--- Start Stored rows ---

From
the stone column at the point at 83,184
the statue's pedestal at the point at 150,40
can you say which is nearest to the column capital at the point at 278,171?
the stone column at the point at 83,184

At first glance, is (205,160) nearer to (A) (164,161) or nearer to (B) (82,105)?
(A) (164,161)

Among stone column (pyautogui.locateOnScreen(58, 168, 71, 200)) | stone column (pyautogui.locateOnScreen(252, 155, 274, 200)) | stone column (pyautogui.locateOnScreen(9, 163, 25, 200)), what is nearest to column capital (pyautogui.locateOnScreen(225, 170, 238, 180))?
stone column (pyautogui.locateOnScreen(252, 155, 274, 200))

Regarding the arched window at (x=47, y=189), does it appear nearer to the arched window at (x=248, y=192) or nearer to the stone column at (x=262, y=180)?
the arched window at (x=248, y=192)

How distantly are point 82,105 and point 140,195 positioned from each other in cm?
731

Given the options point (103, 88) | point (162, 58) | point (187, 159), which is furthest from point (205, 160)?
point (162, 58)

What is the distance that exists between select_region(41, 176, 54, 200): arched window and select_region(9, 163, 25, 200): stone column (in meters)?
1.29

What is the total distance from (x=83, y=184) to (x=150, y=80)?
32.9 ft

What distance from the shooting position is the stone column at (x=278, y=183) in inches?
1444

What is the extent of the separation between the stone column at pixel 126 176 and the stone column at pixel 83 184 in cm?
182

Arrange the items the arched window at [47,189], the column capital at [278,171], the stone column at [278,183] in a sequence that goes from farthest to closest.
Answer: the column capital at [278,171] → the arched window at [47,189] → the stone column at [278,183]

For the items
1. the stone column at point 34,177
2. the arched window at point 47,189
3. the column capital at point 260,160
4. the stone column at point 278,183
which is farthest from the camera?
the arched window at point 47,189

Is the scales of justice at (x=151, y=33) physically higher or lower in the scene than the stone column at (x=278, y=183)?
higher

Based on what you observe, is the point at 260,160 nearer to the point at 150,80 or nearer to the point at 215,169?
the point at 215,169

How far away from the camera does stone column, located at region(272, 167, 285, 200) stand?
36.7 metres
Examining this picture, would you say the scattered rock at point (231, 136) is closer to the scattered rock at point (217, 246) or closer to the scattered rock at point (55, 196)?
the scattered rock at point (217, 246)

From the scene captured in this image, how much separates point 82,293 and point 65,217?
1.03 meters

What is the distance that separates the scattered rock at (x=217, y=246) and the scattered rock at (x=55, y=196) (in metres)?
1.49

--- End Stored rows ---
--- Start Stored rows ---

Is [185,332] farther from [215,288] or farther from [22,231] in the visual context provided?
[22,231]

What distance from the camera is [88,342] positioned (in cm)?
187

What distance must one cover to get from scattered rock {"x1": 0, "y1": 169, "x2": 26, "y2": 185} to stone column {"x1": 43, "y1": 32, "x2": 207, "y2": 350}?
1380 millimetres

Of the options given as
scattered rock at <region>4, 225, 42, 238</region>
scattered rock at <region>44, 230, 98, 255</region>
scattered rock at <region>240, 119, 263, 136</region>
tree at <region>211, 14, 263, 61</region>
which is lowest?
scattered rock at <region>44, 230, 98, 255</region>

--- End Stored rows ---

## Set task
Turn the lines above that run from the one containing "What distance from the shooting" through the one containing "36.7 metres", both included, into a numbered list. Leave out blank lines.

## Correct response
1. What distance from the shooting position is the stone column at (x=278, y=183) in inches?
2. 1444
3. What is the extent of the separation between the stone column at pixel 126 176 and the stone column at pixel 83 184 in cm?
4. 182
5. Arrange the items the arched window at [47,189], the column capital at [278,171], the stone column at [278,183] in a sequence that goes from farthest to closest.
6. Answer: the column capital at [278,171] → the arched window at [47,189] → the stone column at [278,183]
7. For the items
8. 1. the stone column at point 34,177
9. 2. the arched window at point 47,189
10. 3. the column capital at point 260,160
11. 4. the stone column at point 278,183
12. which is farthest from the camera?
13. the arched window at point 47,189
14. Is the scales of justice at (x=151, y=33) physically higher or lower in the scene than the stone column at (x=278, y=183)?
15. higher
16. Based on what you observe, is the point at 260,160 nearer to the point at 150,80 or nearer to the point at 215,169?
17. the point at 215,169
18. How far away from the camera does stone column, located at region(272, 167, 285, 200) stand?
19. 36.7 metres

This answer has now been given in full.